Pc Mosley denied the suggestions.

Another officer, Pc Matthew Troake, told the jury that Donovan said to him: "Get Karen down here, we've got a plan" in the police van after his arrest.

The officer said Donovan went on: "We're sharing the money - £50,000."

Pc Troake described how he had earlier found Donovan in the bed after Shannon had been taken from the bedroom.

He said: "I looked down into the hole where she'd come from and I saw a man, who I now know to be Michael Donovan, looking back at me.

"He was laid facing me in a foetal position."

Pc Troake said he arrested Donovan and told him to come out but he did not respond.

After Donovan again failed to move or respond, he lifted the bed and pulled him out.

The officer told the jury: "I do remember he was screaming at the time."

He said Donovan tried to bite another officer.

Pc Troake said Donovan continued to struggle after he was handcuffed and removed.

He said he was banging his head on the wall as they took him down the narrow staircase.

The officer said the defendant also refused to walk to the van and had to be carried.

Pc Troake told the court that Shannon told officers "I'm Shannon" when she came out of the bed.

Later, the jury were shown a video of Donovan in the custody suite at Halifax police station.

Donovan, wearing a white shirt and black trousers, was brought into the station with his hands cuffed behind his back.

He appeared to be struggling to walk and was supported between two police officers.
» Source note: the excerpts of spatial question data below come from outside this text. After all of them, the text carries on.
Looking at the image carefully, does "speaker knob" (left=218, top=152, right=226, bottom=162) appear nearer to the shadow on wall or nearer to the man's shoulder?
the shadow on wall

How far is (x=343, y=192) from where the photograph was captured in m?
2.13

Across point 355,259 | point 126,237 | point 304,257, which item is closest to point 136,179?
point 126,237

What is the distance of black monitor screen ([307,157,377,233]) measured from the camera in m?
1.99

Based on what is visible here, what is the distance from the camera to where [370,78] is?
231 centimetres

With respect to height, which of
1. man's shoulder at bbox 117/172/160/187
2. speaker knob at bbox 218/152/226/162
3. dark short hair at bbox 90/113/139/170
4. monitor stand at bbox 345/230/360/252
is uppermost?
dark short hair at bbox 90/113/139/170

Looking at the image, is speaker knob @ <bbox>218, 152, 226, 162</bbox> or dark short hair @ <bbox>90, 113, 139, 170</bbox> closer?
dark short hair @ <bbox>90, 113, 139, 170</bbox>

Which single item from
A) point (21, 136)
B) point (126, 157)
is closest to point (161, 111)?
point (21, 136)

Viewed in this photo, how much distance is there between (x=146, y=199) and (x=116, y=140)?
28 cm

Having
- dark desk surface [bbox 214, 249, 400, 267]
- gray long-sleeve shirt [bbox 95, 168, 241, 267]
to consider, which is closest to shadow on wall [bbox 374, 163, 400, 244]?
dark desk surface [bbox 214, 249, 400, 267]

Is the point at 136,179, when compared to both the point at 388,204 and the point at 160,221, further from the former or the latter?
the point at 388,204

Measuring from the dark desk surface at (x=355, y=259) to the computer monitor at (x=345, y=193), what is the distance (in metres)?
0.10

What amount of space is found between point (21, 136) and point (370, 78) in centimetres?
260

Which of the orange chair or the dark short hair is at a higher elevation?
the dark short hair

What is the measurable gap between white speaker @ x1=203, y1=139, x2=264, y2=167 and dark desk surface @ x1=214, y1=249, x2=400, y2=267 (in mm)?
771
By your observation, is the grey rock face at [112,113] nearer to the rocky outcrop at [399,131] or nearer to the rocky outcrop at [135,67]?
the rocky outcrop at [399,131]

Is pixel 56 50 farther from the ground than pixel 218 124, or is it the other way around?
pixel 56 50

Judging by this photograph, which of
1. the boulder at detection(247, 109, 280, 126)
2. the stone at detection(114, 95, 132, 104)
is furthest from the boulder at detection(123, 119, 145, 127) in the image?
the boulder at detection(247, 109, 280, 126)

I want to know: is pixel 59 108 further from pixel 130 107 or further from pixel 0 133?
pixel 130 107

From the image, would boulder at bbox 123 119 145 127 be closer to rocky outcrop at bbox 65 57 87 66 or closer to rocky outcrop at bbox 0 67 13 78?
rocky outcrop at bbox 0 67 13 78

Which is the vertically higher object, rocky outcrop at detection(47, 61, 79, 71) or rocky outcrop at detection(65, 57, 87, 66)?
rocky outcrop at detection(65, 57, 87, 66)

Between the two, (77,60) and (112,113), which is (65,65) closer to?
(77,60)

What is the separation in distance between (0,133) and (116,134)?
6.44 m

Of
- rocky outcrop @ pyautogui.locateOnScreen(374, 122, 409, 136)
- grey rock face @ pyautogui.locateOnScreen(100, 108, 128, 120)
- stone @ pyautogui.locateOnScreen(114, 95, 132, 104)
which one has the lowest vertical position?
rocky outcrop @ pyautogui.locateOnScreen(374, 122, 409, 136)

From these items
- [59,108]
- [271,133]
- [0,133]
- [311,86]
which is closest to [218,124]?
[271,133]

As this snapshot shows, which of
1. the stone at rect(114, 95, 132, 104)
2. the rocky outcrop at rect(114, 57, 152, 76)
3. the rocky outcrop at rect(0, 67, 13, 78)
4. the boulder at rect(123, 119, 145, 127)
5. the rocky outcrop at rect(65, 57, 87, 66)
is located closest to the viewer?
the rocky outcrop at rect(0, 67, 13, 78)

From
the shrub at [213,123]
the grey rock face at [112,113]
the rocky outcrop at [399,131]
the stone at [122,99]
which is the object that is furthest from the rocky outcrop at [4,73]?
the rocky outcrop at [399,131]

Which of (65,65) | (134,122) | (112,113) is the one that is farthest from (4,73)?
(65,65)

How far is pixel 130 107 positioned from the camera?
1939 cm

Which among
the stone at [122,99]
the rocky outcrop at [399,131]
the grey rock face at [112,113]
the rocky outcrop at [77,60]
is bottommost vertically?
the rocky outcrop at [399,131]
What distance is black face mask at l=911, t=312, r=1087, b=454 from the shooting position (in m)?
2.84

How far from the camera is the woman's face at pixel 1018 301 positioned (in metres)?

Donovan told staff at the station that he could not stand, and he sat on a seat near the counter.

He later told staff that he suffered from dystonia and was experiencing a muscle spasm.

He also said he suffered from depression and was on medication for his illnesses.

While the video was played to the court, Donovan, wearing purple clothing, sat in the dock staring at the floor.

A security guard sat between him and Matthews, who watched the clip with her arms folded throughout.